November 9, 2010
The US Federal Reserve’s second round of quantitative easing has prompted near-universal condemnation by the financial leaders of Germany, China, Brazil, the ASEAN and the EU. From The People’s Daily to Der Spiegel, newspapers are full of criticism and dire predictions of an impending international currency war, which is bound to result from the flooding of the American banking system with largely un-needed liquidities. On the positive side, however, the Fed ‘s move has also accelerated calls for the replacement of the current international monetary system, also known as Bretton Woods II, with a less volatile one, which for convenience’s sake we might call Bretton Woods III.
Under the original Bretton Woods, the fixed exchange rates mechanism was anchored to the US dollar, which in turn was tied to the price of gold. In 1971, the gold standard was abandoned and exchange rates were allowed to float, an arrangement known as Bretton Woods II. The US dollar remained the world’s reserve currency. Floating exchange rates provided ample opportunity to speculators to bet against the fluctuations in the values of different curencies, or – as it happened in 1998 during the Asian financial crisis, to attack weaker currencies like the Thai baht or the South Korean won, halving their value.
The wisdom of having only one reserve currency underpinning the value of all other currencies, and floating exchange rates based on one currency alone has first been challenged by EU countries through the adoption of the euro. Its introduction has immediately lowered interest rates and eliminated the possibility of speculating the euro’s exchange rate in member countries, thus largely undermining the concept of the float.
The 2007-2008 financial crisis and two rounds of quantitative easing by the Federal Reserve have accelerated moves towards the demise of the current dollar-based international monetary system. Indeed, with only 25 percent of the world’s GDP, the US economy is already hard-pressed to provide enough reserve assets, mainly US treasury bonds, to finance world trade. According to the IMF’s projections, if current trends are any guide, the ratio of issued reserve assets, currently at 60 %, would increase in 10 years’ time to 200 % of the US’ GDP, which would greatly increase the risk for major holders of US assets, such as China, Japan or the ASEAN countries.
Floating exchange rates, on the other hand, beside generating volatility, have led to the hoarding of US assets, especially in the wake of the Asian financial crisis. Thus Asian countries hold in excess of 6 trillion US dollars and treasury bonds, which they feel they need for open-market operations aimed at stabilising the exchange rates of their currencies and safeguarding their exporters. The current crisis has proved them right, as countries like China and Brazil have fared better than countries with less adequate US dollar-denominated reserves.

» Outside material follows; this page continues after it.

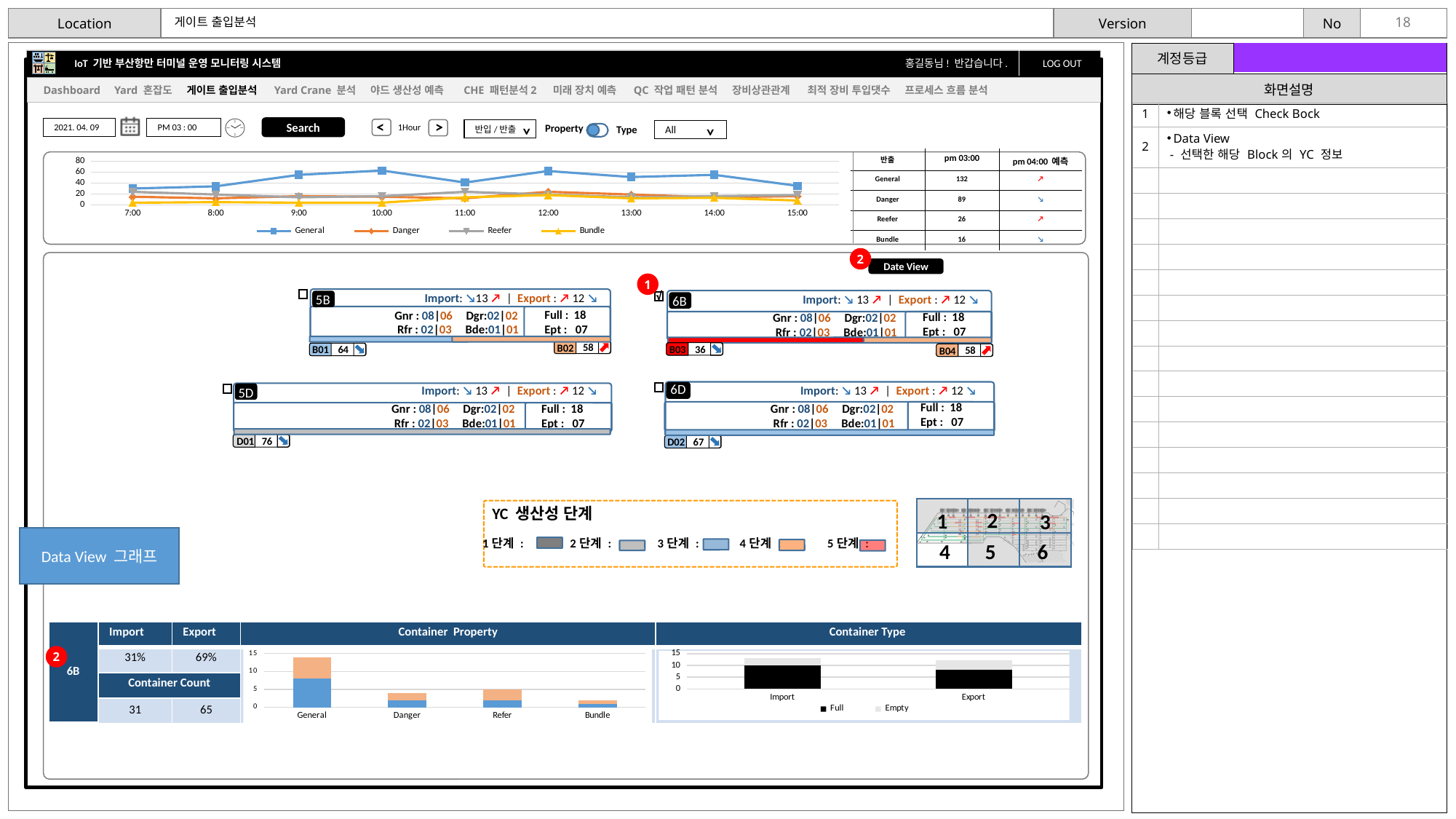
In the Container Property chart, which category has the tallest bar? General What kind of chart is the chart at the top of the slide showing General, Danger, Reefer and Bundle over time? line chart In the top line chart, is the value for General at 7:00 greater or less than 40? less In the Container Property chart, is the total bar height for General greater or less than 10? greater What kind of chart is the Container Property chart? bar chart How many series does the legend of the Container Type chart list? 2 In the top line chart, which series has the highest values across the time points? General How many categories are shown on the x axis of the Container Property chart? 4 What are the legend entries of the Container Type chart? Full, Empty How many series does the legend of the top line chart list? 4 How many time points are shown on the x axis of the top line chart? 9 In the top line chart, is the value for General at 10:00 greater or less than 40? greater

The Chinese central bankers would like to see the dollar replaced with an artificial asset created in the post-WWII era, the SDR (special drawing rights), whose administrator is the IMF. The Economist has even suggested the possibility of replacing the dollar with the euro as the world’s reserve currency, taking as a guide the way in which the British pound was replaced by the American dollar in the 20th century.
Finally, Robert Zoellick, the director of the World Bank, has lobbied in The Financial Times for the replacement of Bretton Woods II with a multiple currency system (the dollar, the euro, the yen and possibly the yuan, if and when it becomes fully convertible) to be based on the price of gold. Gold, as Zoellick points out, has already become a parallel reserve asset as a result of exchange rate volatility. In other words, the new international monetary system will have, in broad terms, the essential features of Bretton Woods I.
As the value of dollar-denominated assets worldwide stands to be heavily diminished by the Fed’s easy money policy, and as the floating currency system generates asset bubbles and financial instability for many nations, there is an urgent need to replace the current system with one more credible, more stable and less crisis-prone. Already, during last week’s talks in Paris, Presidents Sarkozy and Hu Jintao have agreed to put the reform of the international monetary system at the top of the agenda at the upcoming Seoul summit.
It seems that in future no one country will have the privilege of issuing reserve assets to back the world’s currencies. The new system will most likely be based on the assets issued by a group of economically powerful countries and will feature managed, as opposed to floating, exchange rates. (sources: Le Monde, Deutsche Welle, Financial Times, Reuters, The Economist)
Author : Spotlight on Geopolitics
The monetary world seems to be dividing into those who have easy money (now joined by the USA especially since Nixon, and massively under Obama) and those who believe in a stability and growth restrictions based on honest money principles. Commodities including gold give a measure of how governments apply those principles.
Honest money principles are at home in sound democracies. Easy money was the traditional resort of dictatorships and South American populists. The destruction of a currency is often the precursor of authoritarian politics and then revolution, as was the case in the former Yugoslavia, not to mention Germany of the 1920s. Easy money destroys established values, industrial structures, pensions and creates turmoil in society.
In the 1970s with the impact of the Oil Weapon on European economies, some countries inflated others didn’t. Germany with its stricter monetary policy came out stronger and more quickly than Britain, France and Italy where the politicians resorted to the printing presses.